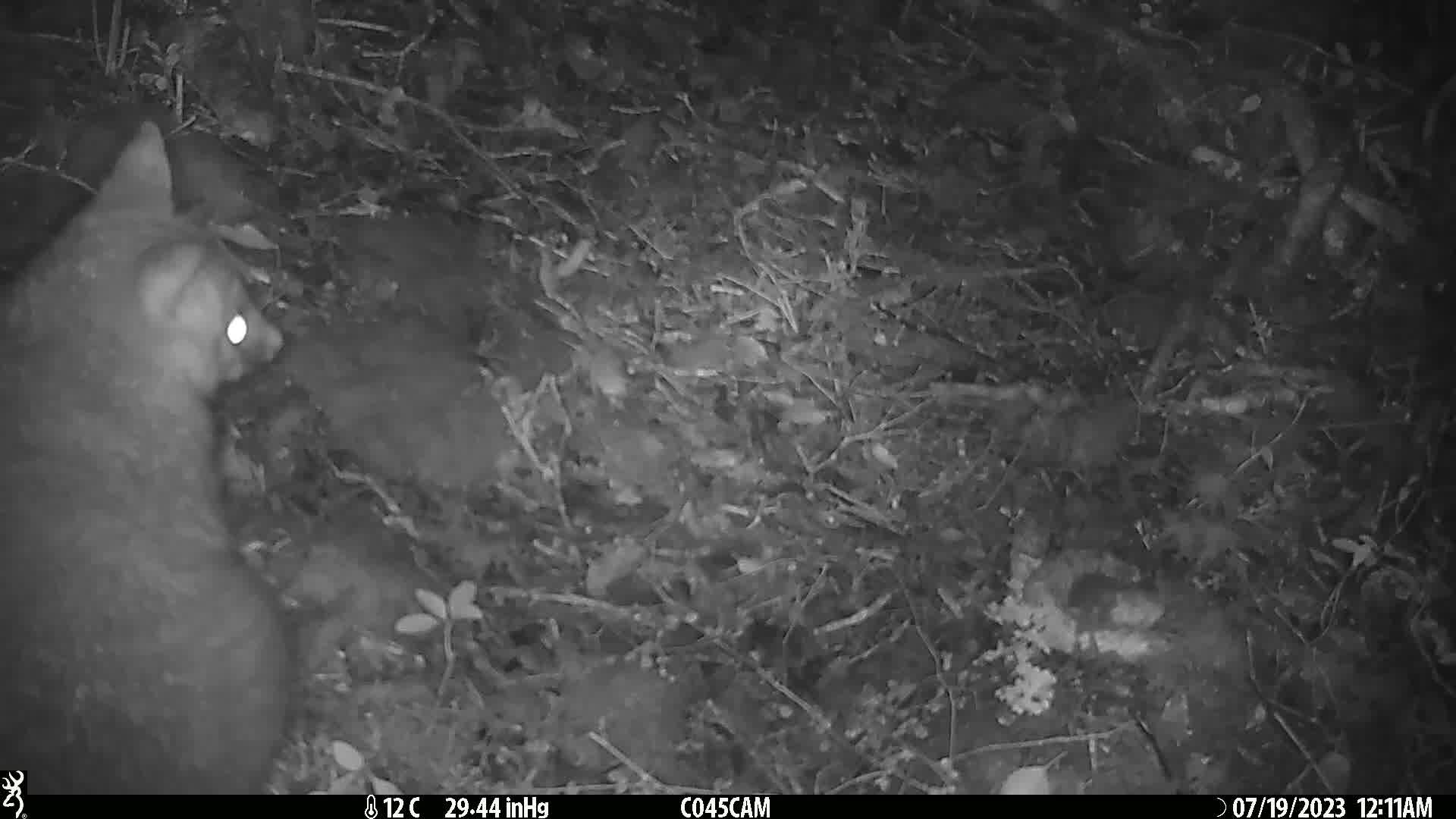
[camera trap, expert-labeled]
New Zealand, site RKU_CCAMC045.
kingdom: Animalia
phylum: Chordata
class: Mammalia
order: Diprotodontia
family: Phalangeridae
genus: Trichosurus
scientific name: Trichosurus vulpecula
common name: common brushtail possum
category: possum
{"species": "possum (common brushtail possum) (Trichosurus vulpecula)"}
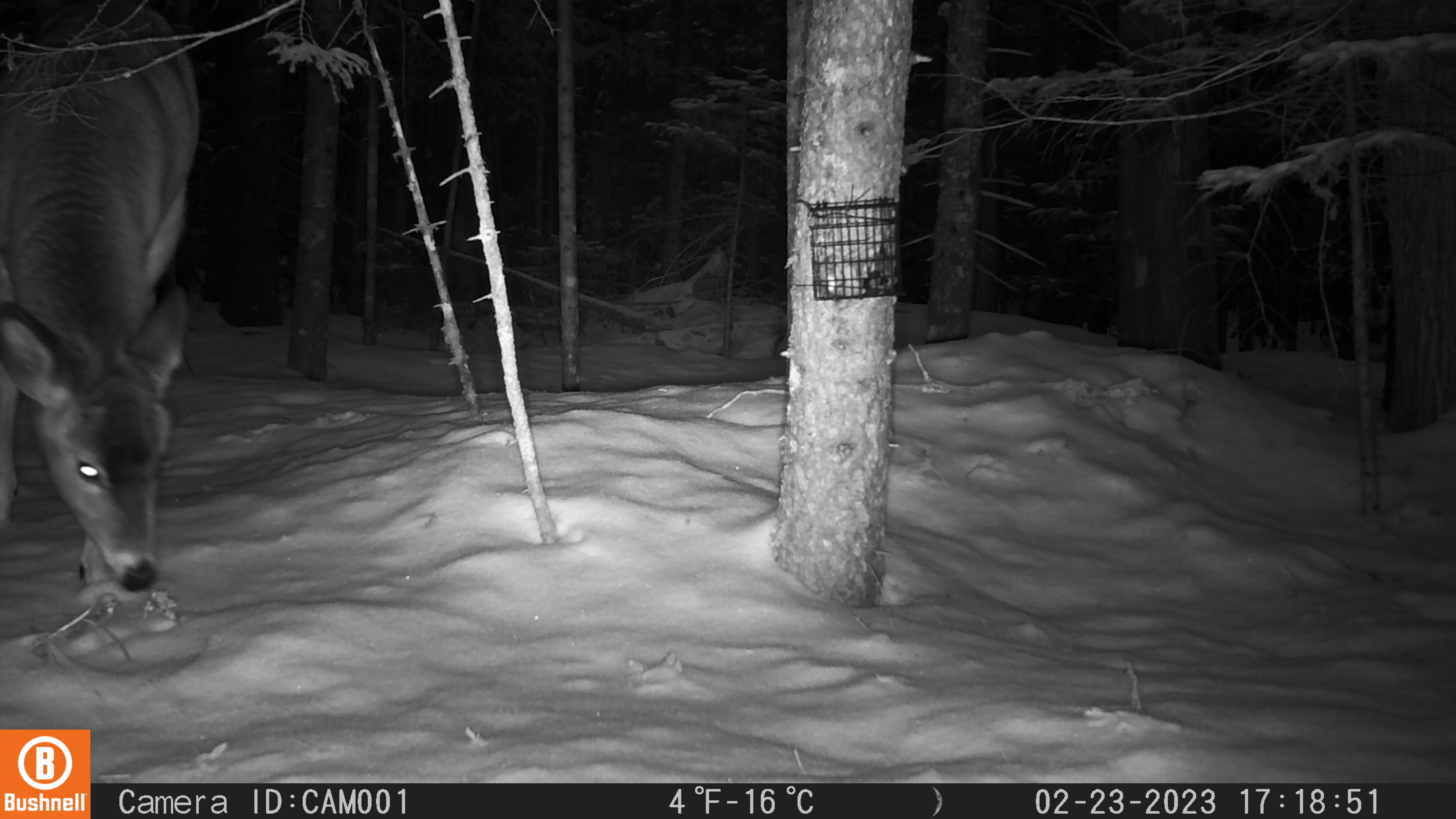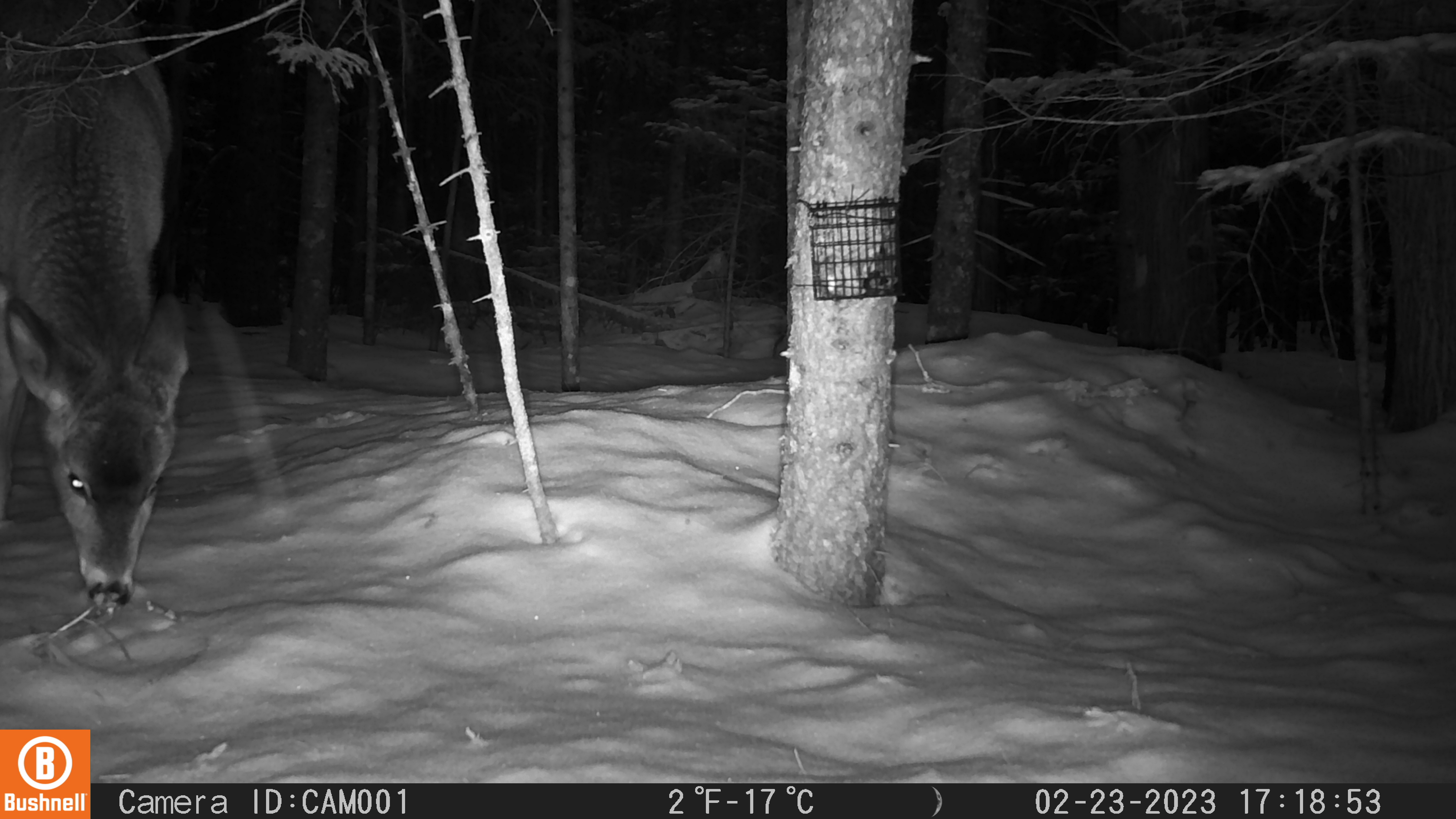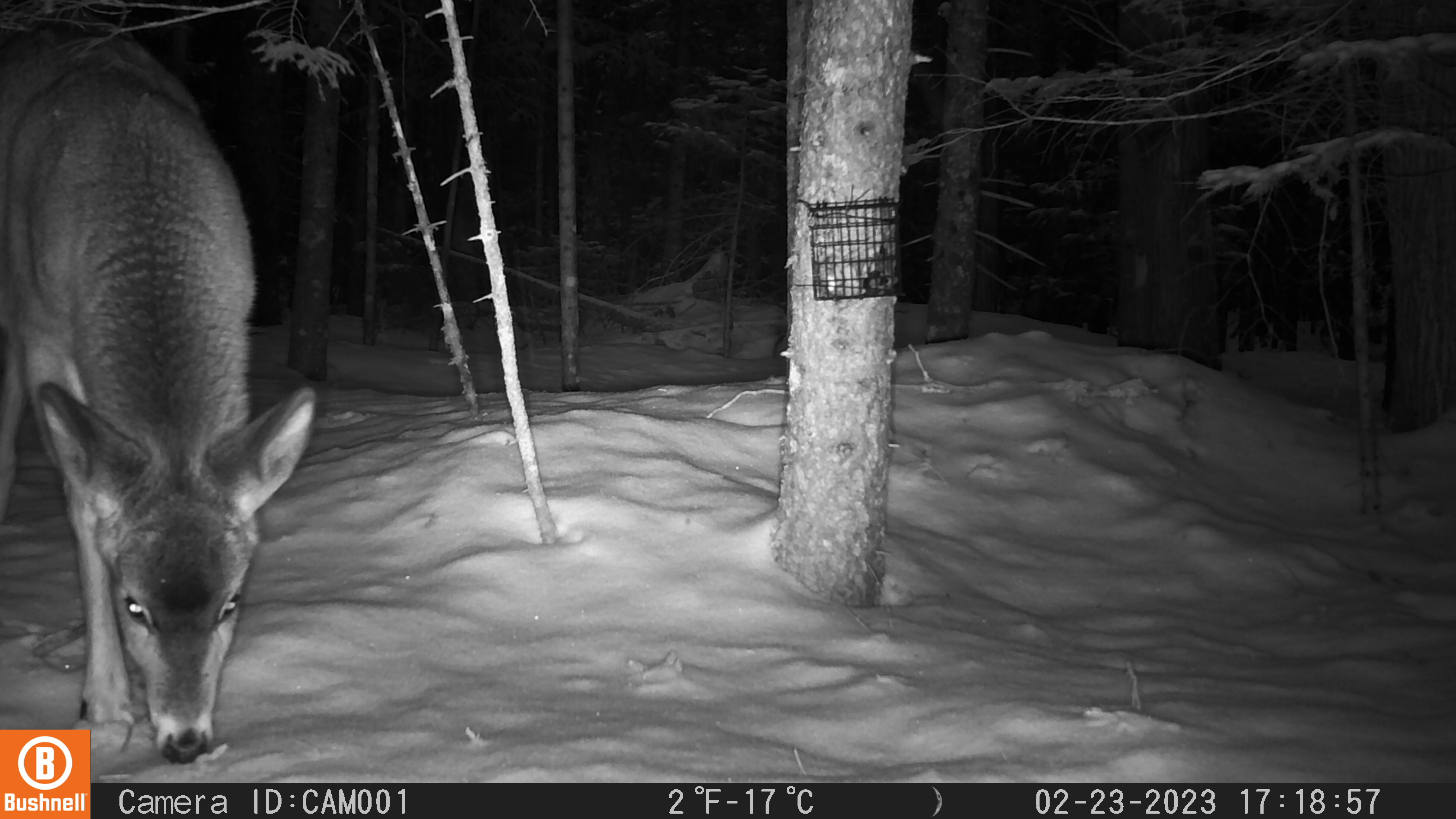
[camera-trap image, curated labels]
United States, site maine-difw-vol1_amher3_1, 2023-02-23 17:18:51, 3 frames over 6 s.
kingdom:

§ PROBLEM
The response consists of the data above printed line for line, with no pictures.

§ ANSWER SPACE
[camera trap, expert-labeled]
New Zealand, site RKU_CCAMC045.
kingdom: Animalia
phylum: Chordata
class: Mammalia
order: Diprotodontia
family: Phalangeridae
genus: Trichosurus
scientific name: Trichosurus vulpecula
common name: common brushtail possum
category: possum
{"species": "possum (common brushtail possum) (Trichosurus vulpecula)"}
[camera-trap image, curated labels]
United States, site maine-difw-vol1_amher3_1, 2023-02-23 17:18:51, 3 frames over 6 s.
kingdom:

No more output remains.